## SELECTED EXTRACT

++++++++++++++++++++

James Johnson, director of the Center for Applied Learning at Wake Forest School of Medicine, recently described Frederick Kremkau as a “rock star” in the world of ultrasound education.
It is not surprising that Kremkau would achieve such prominence. After all, ultrasound combines three fields that Kremkau loved as far back as high school – electrical engineering, acoustics and medicine.
“The irony is that the field of diagnostic medical ultrasound didn’t exist then, but ultrasound and Kremkau grew together,” a Wake Forest profile notes.
Kremkau graduated with a bachelor’s degree in electrical engineering from Cornell in 1963. After a four-year stint in the U.S. Navy (1963-67) working with sonar and ultrasound for submarine detection aboard destroyers, Kremkau decided to continue his studies in electrical engineering.
At the University of Rochester (1967-72), Kremkau, a graduate student working under Professors Edwin Carstensen and Raymond Gramiak, demonstrated that the bright echoes that appeared in the heart with the injection of radio-opaque dyes were from bubbles. This together with independent discoveries elsewhere, foretold the routine use of microbubble contrast agents in many aspects of ultrasound diagnosis.
Kremkau received both his master’s and doctorate degrees in Electrical Engineering at Rochester.
He then began an academic career spanning more than 40 years at Yale University and Wake Forest University’s School of Medicine.
He arrived at Wake Forest doing research into the use of ultrasound in cancer treatment. He quickly recognized the need for an ultrasound textbook, and produced the profession’s seminal textbook, Sonography Principles and Instruments, soon to be in its 9th edition.
He became an “in-demand icon” of ultrasound, someone who could lecture anywhere to help educate doctors, nurses and clinicians.
His research has included studies of safety and risk in using ultrasound and the way using it interacts with tissue. In 1985, he was appointed director of Wake Forest’s Program in Medical Ultrasound.
He is a past president of the American Institute of Ultrasound in Medicine and has chaired 12 of its committees. He has also served as the longtime associate editor of the Journal of Ultrasound in Medicine.

++++++++++++++++++++

## EXTRACTED INFORMATION
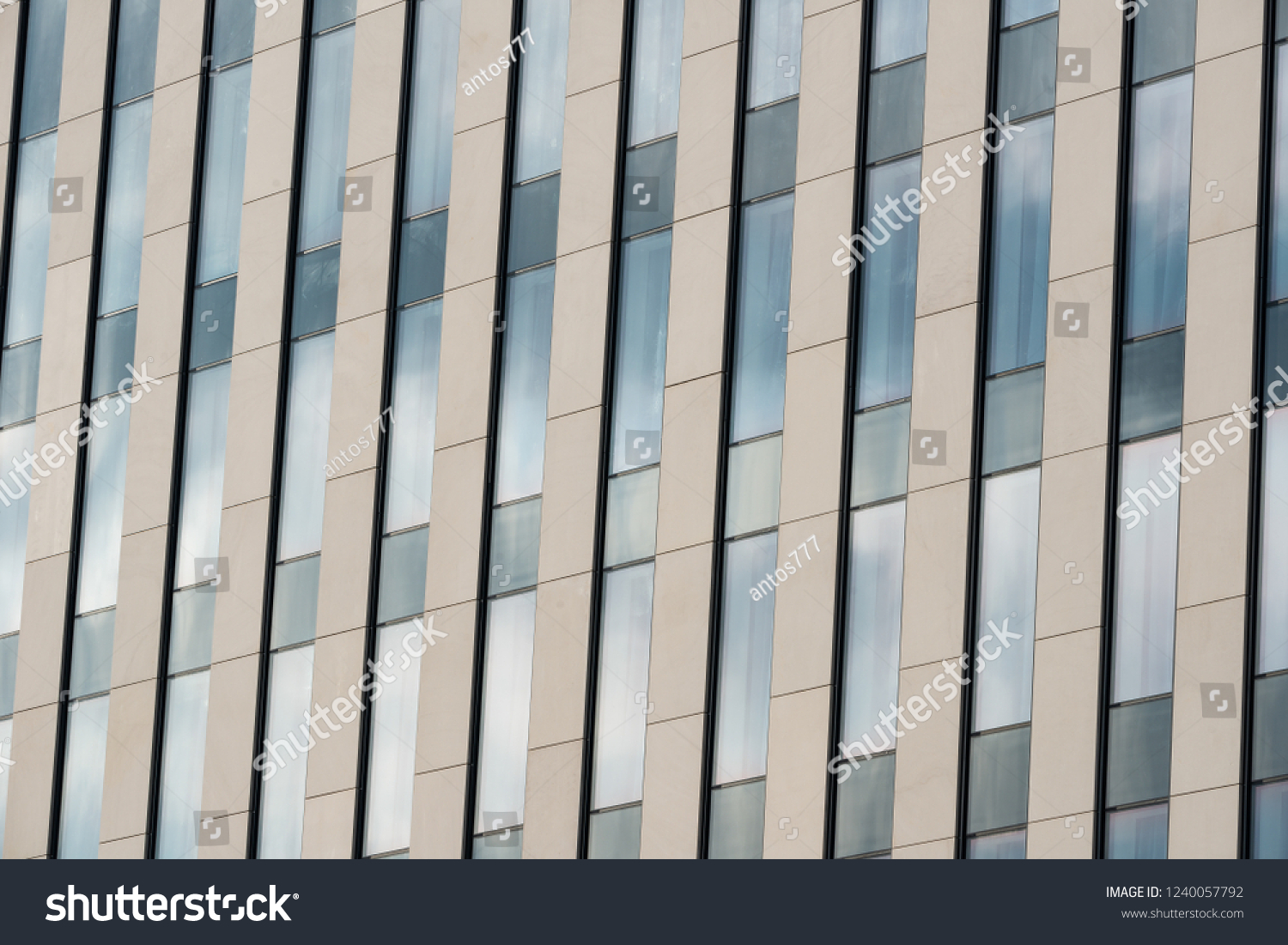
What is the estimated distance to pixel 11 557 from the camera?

++++++++++++++++++++

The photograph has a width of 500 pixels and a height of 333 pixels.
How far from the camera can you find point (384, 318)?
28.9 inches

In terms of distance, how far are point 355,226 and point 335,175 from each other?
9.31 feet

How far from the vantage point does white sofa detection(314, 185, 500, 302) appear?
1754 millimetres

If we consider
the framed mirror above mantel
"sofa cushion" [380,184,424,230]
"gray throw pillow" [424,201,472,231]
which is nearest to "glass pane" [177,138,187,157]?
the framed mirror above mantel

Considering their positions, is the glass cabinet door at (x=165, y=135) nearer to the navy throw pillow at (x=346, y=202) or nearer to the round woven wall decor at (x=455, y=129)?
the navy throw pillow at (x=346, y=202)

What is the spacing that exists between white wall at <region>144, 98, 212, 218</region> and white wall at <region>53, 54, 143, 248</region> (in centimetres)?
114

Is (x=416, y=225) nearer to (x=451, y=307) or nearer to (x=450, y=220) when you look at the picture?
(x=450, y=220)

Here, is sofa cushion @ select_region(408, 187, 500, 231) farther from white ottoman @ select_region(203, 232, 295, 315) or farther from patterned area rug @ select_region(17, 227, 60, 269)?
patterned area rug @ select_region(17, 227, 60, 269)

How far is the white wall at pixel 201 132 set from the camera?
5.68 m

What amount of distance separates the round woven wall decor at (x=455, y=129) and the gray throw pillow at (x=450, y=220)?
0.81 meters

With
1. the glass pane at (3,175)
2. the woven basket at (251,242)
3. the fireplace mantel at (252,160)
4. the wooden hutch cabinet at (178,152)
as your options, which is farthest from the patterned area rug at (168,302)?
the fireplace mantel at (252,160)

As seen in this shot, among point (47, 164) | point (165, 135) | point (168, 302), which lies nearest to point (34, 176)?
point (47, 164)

++++++++++++++++++++

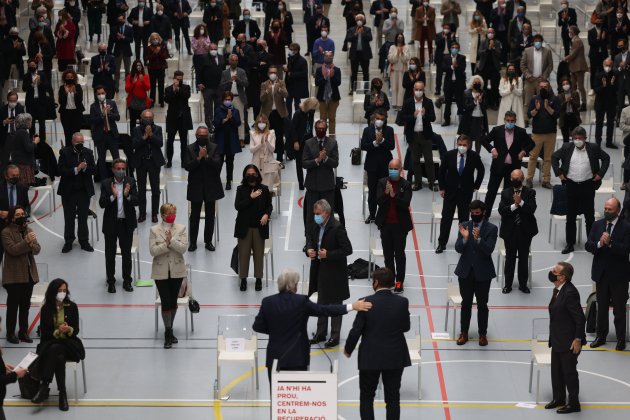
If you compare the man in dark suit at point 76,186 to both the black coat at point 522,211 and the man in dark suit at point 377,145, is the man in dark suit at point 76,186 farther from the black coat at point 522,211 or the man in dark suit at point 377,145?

++++++++++++++++++++

## TASK LIST
1. In the passage about Frederick Kremkau, write out the text starting at "Kremkau received both" and ending at "nurses and clinicians.", switching "textbook" to "guidebook".
2. Decide whether each statement below agrees with the passage about Frederick Kremkau. Answer yes or no for each, quoting the words from the passage that settle it.
(a) Kremkau earned his bachelor's degree from Cornell in 1963.
(b) Kremkau served in the U.S. Navy for six years.
(c) Kremkau was appointed director of Wake Forest's Program in Medical Ultrasound in 1990.
3. According to the passage about Frederick Kremkau, how many committees of the American Institute of Ultrasound in Medicine has he chaired?

## SOLUTION SET
1.
Kremkau received both his master’s and doctorate degrees in Electrical Engineering at Rochester.
He then began an academic career spanning more than 40 years at Yale University and Wake Forest University’s School of Medicine.
He arrived at Wake Forest doing research into the use of ultrasound in cancer treatment. He quickly recognized the need for an ultrasound guidebook, and produced the profession’s seminal guidebook, Sonography Principles and Instruments, soon to be in its 9th edition.
He became an “in-demand icon” of ultrasound, someone who could lecture anywhere to help educate doctors, nurses and clinicians.

2.
(a) Yes: "Kremkau graduated with a bachelor’s degree in electrical engineering from Cornell in 1963."
(b) No: "After a four-year stint in the U.S. Navy (1963-67)"
(c) No: "In 1985, he was appointed director of Wake Forest’s Program in Medical Ultrasound."

3. He has chaired 12 of its committees.